==== Records for this task
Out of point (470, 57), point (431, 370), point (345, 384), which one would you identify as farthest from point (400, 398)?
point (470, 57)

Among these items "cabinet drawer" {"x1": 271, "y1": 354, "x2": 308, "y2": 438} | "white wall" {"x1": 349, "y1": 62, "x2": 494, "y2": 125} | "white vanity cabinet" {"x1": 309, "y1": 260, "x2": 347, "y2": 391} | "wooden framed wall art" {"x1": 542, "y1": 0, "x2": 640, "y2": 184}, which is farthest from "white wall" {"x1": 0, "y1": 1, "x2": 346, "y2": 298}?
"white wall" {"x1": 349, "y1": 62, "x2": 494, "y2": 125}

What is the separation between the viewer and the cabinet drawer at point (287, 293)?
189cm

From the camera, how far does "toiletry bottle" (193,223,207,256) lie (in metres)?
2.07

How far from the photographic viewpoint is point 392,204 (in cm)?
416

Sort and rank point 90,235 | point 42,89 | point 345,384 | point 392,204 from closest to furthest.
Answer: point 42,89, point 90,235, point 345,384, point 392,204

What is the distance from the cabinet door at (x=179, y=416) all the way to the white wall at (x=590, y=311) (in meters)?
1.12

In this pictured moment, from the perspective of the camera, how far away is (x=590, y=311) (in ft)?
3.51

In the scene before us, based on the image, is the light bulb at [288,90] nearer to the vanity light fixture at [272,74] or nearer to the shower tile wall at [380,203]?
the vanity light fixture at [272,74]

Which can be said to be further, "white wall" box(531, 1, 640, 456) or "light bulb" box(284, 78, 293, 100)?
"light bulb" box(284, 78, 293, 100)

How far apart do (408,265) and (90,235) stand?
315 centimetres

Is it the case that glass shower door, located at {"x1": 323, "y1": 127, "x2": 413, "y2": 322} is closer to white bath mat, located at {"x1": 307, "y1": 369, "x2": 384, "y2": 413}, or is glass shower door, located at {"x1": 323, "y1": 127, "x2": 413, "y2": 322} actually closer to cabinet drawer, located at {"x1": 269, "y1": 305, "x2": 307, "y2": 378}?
========
_Given request_
Turn the part of the data that opens with the line containing "How far apart" and runs to the end of the data into a Markdown table with the columns Row and Line. Number each row and leave out blank lines.

_Solution to the exercise_
| Row | Line |
|---|---|
| 1 | How far apart do (408,265) and (90,235) stand? |
| 2 | 315 centimetres |
| 3 | Is it the case that glass shower door, located at {"x1": 323, "y1": 127, "x2": 413, "y2": 322} is closer to white bath mat, located at {"x1": 307, "y1": 369, "x2": 384, "y2": 413}, or is glass shower door, located at {"x1": 323, "y1": 127, "x2": 413, "y2": 322} actually closer to cabinet drawer, located at {"x1": 269, "y1": 305, "x2": 307, "y2": 378}? |